To be done — Recast the lines as a Markdown table with the columns "No." and "Line", numbering them in order and leaving out any blank lines. Begin at the line that has "Does rect(490, 247, 503, 260): magenta" and stop after the line that has "blue pool water @ [x1=61, y1=195, x2=480, y2=319], white".

Input data —
__________________________________________________

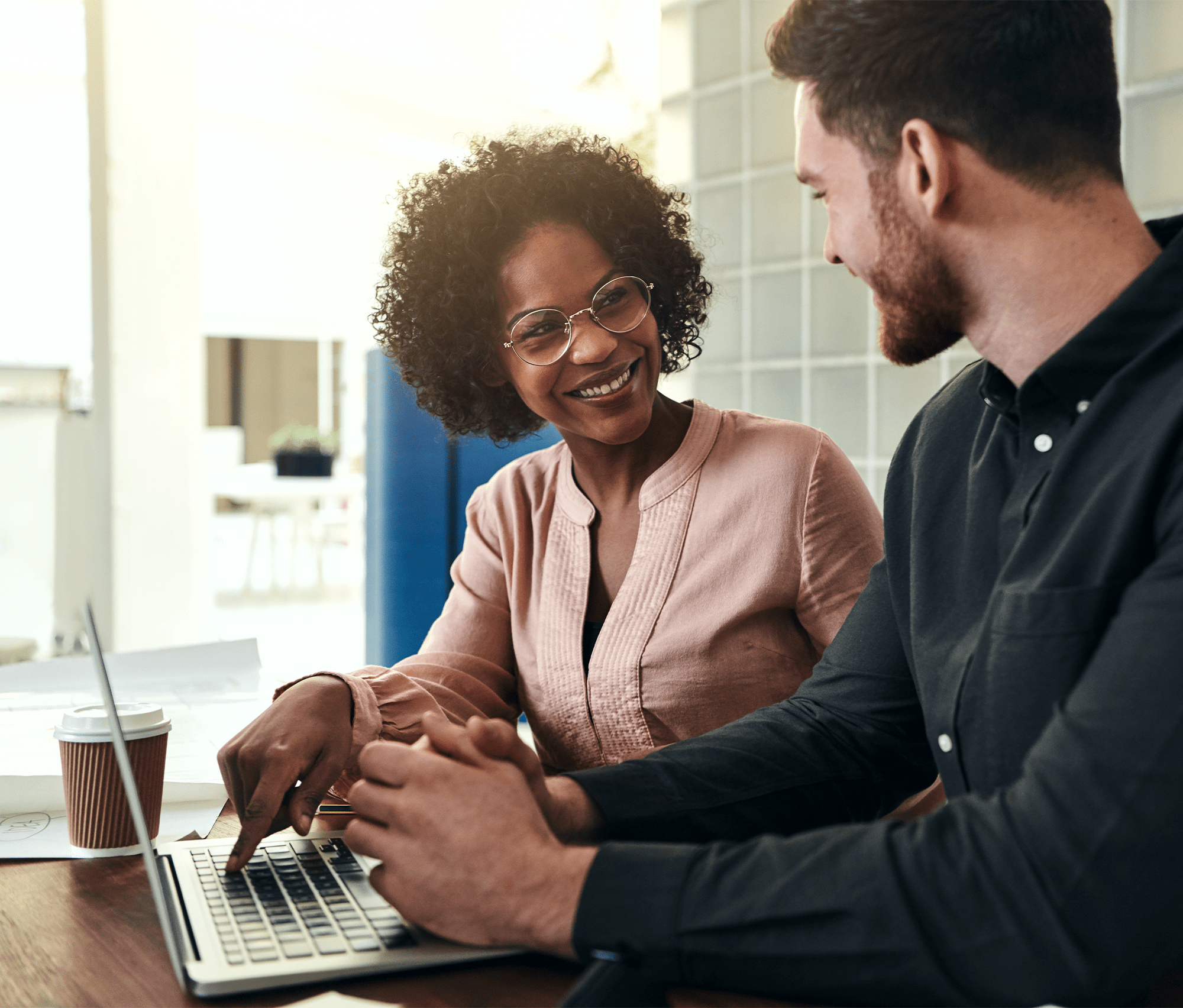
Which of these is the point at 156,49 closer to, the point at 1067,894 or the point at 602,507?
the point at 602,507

__________________________________________________

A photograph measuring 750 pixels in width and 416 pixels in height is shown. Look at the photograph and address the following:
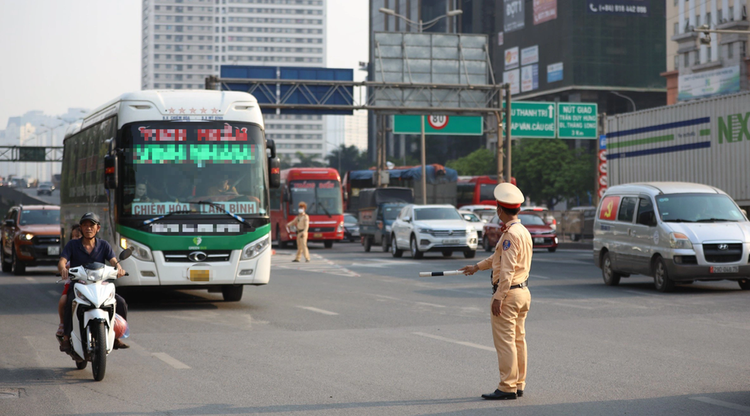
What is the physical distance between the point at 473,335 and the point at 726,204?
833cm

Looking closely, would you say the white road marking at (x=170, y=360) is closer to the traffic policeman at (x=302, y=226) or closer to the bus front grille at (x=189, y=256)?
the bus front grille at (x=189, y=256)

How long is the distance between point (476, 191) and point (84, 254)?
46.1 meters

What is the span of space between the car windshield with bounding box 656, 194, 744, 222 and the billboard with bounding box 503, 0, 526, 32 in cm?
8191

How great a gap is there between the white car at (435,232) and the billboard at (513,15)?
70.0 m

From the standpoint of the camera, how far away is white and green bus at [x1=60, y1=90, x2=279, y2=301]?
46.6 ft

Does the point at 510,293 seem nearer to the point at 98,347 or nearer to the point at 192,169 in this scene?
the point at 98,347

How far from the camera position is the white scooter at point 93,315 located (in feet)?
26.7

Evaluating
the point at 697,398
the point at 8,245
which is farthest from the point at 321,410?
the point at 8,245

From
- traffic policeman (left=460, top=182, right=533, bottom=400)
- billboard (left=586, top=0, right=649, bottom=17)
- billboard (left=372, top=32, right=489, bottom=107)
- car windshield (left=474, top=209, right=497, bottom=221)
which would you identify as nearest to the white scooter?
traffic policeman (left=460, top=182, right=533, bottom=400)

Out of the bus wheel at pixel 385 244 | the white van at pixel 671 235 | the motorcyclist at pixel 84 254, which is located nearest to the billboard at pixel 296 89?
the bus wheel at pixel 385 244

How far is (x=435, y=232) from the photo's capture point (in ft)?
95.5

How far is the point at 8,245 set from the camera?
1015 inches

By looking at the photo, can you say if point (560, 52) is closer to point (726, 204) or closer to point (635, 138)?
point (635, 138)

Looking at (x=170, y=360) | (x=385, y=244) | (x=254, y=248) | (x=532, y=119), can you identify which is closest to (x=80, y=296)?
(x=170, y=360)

__________________________________________________

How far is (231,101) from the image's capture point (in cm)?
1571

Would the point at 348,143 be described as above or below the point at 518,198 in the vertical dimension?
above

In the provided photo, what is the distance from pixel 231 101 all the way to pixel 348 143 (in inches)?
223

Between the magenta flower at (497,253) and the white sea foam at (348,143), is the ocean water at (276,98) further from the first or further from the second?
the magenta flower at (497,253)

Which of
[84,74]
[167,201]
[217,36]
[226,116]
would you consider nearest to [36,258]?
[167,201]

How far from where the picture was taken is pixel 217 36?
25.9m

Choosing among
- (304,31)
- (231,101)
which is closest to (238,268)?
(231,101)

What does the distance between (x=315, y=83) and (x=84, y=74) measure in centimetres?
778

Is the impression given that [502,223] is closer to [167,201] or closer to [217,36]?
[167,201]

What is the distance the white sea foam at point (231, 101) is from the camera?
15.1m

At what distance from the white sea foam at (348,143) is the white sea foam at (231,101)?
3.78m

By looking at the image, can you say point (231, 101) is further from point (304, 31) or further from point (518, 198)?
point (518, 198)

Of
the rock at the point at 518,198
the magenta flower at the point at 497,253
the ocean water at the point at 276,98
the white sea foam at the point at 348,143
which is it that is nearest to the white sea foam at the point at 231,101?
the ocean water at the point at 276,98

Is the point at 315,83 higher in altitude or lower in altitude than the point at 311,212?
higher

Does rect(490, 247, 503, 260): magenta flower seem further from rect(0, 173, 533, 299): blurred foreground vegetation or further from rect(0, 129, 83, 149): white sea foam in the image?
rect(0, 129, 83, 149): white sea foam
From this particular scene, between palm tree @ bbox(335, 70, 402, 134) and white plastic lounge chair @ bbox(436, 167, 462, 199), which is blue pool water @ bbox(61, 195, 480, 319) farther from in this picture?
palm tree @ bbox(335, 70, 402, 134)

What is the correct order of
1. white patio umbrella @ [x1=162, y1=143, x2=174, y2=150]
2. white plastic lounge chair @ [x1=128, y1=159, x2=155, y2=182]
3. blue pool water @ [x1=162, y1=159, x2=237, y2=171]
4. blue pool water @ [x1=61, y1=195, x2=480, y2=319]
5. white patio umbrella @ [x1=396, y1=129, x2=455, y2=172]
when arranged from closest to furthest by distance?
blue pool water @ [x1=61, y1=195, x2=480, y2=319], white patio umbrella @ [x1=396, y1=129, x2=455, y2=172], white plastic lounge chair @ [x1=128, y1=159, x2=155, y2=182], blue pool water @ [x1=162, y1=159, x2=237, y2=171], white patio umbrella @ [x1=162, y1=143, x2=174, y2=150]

__________________________________________________

Exercise result —
| No. | Line |
|---|---|
| 1 | Does rect(490, 247, 503, 260): magenta flower seem further from rect(0, 173, 533, 299): blurred foreground vegetation or further from rect(0, 129, 83, 149): white sea foam in the image? |
| 2 | rect(0, 129, 83, 149): white sea foam |
| 3 | From this particular scene, between palm tree @ bbox(335, 70, 402, 134) and white plastic lounge chair @ bbox(436, 167, 462, 199), which is blue pool water @ bbox(61, 195, 480, 319) farther from in this picture? |
| 4 | palm tree @ bbox(335, 70, 402, 134) |
| 5 | What is the correct order of |
| 6 | 1. white patio umbrella @ [x1=162, y1=143, x2=174, y2=150] |
| 7 | 2. white plastic lounge chair @ [x1=128, y1=159, x2=155, y2=182] |
| 8 | 3. blue pool water @ [x1=162, y1=159, x2=237, y2=171] |
| 9 | 4. blue pool water @ [x1=61, y1=195, x2=480, y2=319] |
| 10 | 5. white patio umbrella @ [x1=396, y1=129, x2=455, y2=172] |
| 11 | when arranged from closest to furthest by distance? |
| 12 | blue pool water @ [x1=61, y1=195, x2=480, y2=319], white patio umbrella @ [x1=396, y1=129, x2=455, y2=172], white plastic lounge chair @ [x1=128, y1=159, x2=155, y2=182], blue pool water @ [x1=162, y1=159, x2=237, y2=171], white patio umbrella @ [x1=162, y1=143, x2=174, y2=150] |